Activity a: In the account of the deportation, how long had the narrator been in Iceland when the police came to the apartment?

Document text:
——————

Two or three weeks later, the police called me where I was in my apartment and they told me: We are down by the door and want to speak with you. Please come and open up for us. I opened the door, and one of them told me: ‘Time to go.’ I said: ‘Are you joking? Go where?’ – ‘Time to go back to Greece.’ ‘No way!’ I said. After all this time, one year and two months in Iceland, they will send me back to Greece! Why? They replied: ‘Because Greece accepts you and will open your case. They will do everything for you’. And I said: ‘No. It’s not true. They’ll say anything but they do nothing.’”

The officers told Nour to go upstairs and pack his stuff. “I said ‘OK, but I want to call my lawyer, my girlfriend, or my friends, to tell them I would be deported, and say goodbye.’ And they told me: ‘No no, just pack your stuff and later you can call whoever you want.’ I said OK. They did not let me take my things. I had a television, table, computer and a bed. I could not even take all my clothes. They would not let me take my salary from my workplace. They told me that I would take my salary later.”

“I put my clothes in the bag, then they took me directly to the police station. I protested and asked to make phone calls again, and take my salary—I didn’t have any money! They kept saying: ‘later, later.’ After five minutes in the police station, they took me to the airport where I stayed the whole night. They deported me at six AM the next day. I had some Icelandic money on me and they did not let me change it in the airport. And still no phone calls.”

——————

Extracted information:
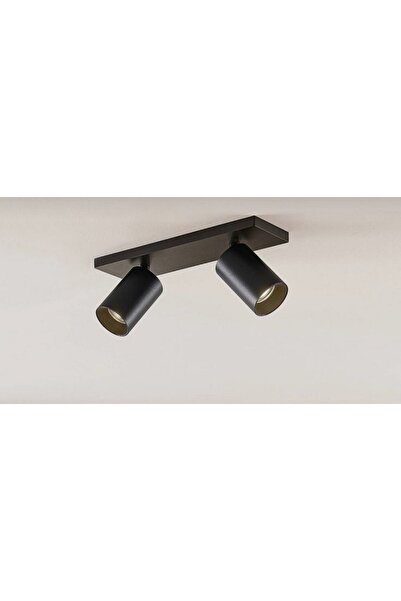demet habek mylights Mylights Led Avize Led Aplik Hareketli Gün Işığı Led Amp...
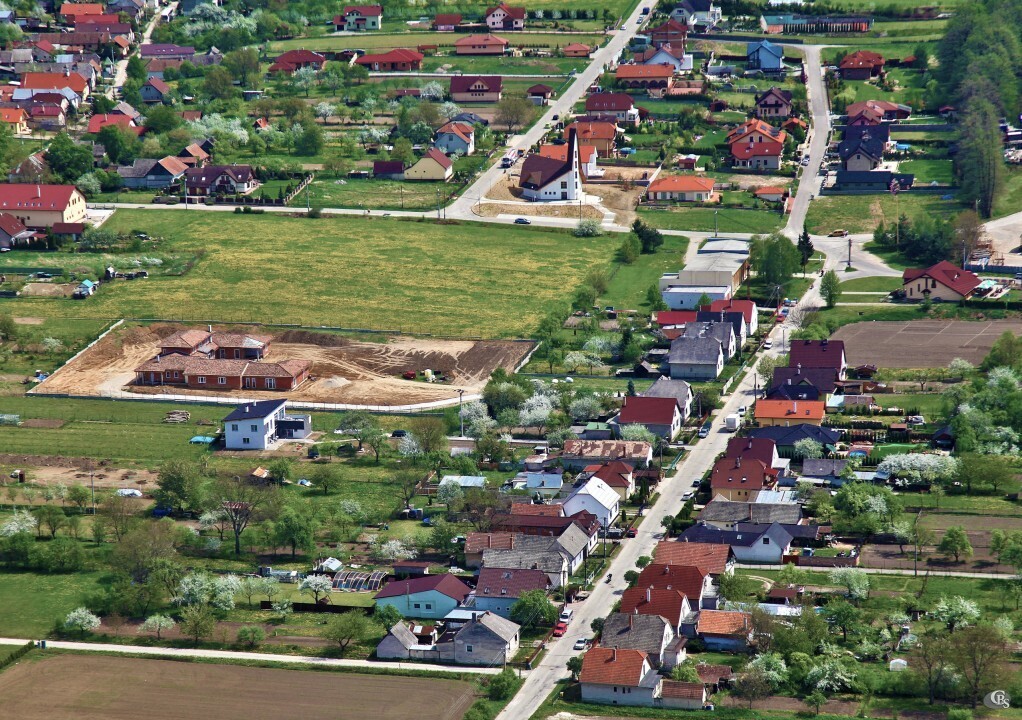 Nova-Dubnica-2012-37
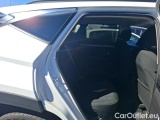  Hyundai  Tucson 1.6 CRDI 136 DCT-7 HYBRID 48V CREATIVE #10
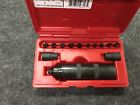 Az59c372322c926-us Proto Piece Drive Hand Impact Driver Set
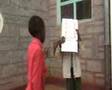 mwai in a box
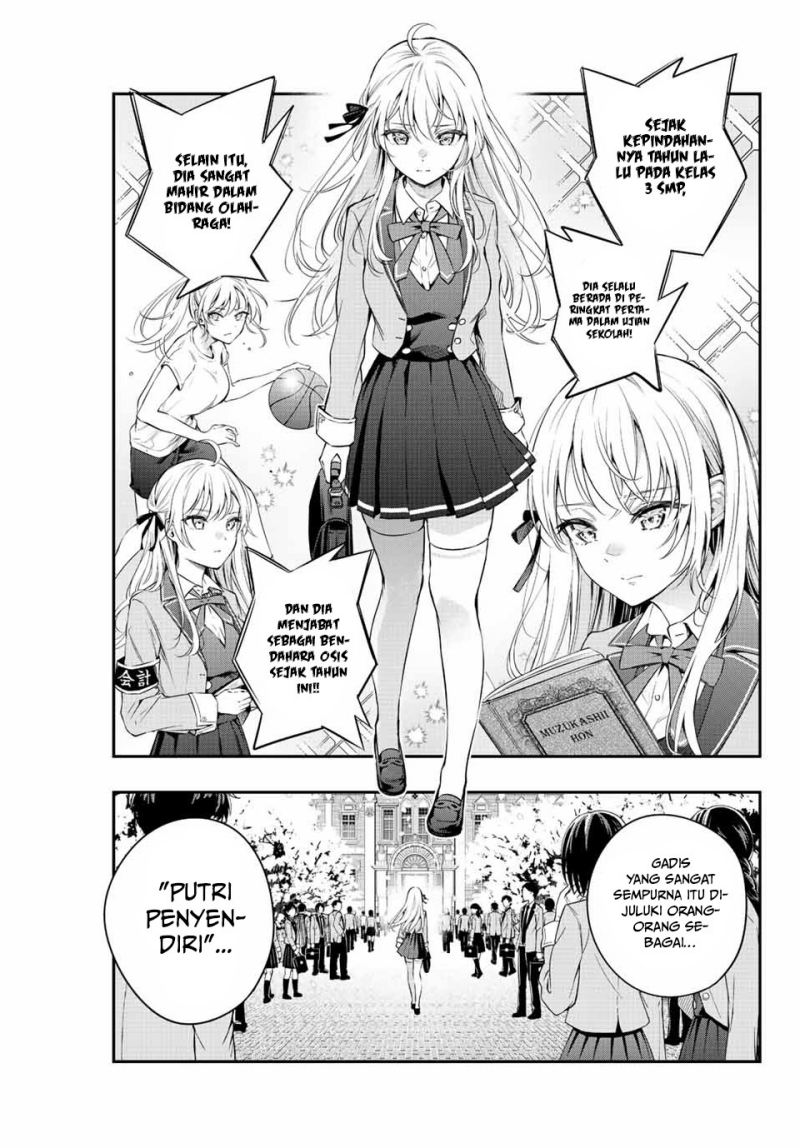 Chapter 1 - halaman 7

——————

Activity b: Rewrite each of the rows above, replacing "Led" with "LED" and leaving everything else unchanged. Omit the pictures from your answer.

Task response a: One year and two months.

Task response b:
demet habek mylights Mylights LED Avize LED Aplik Hareketli Gün Işığı LED Amp...
 Nova-Dubnica-2012-37
  Hyundai  Tucson 1.6 CRDI 136 DCT-7 HYBRID 48V CREATIVE #10
 Az59c372322c926-us Proto Piece Drive Hand Impact Driver Set
 mwai in a box
 Chapter 1 - halaman 7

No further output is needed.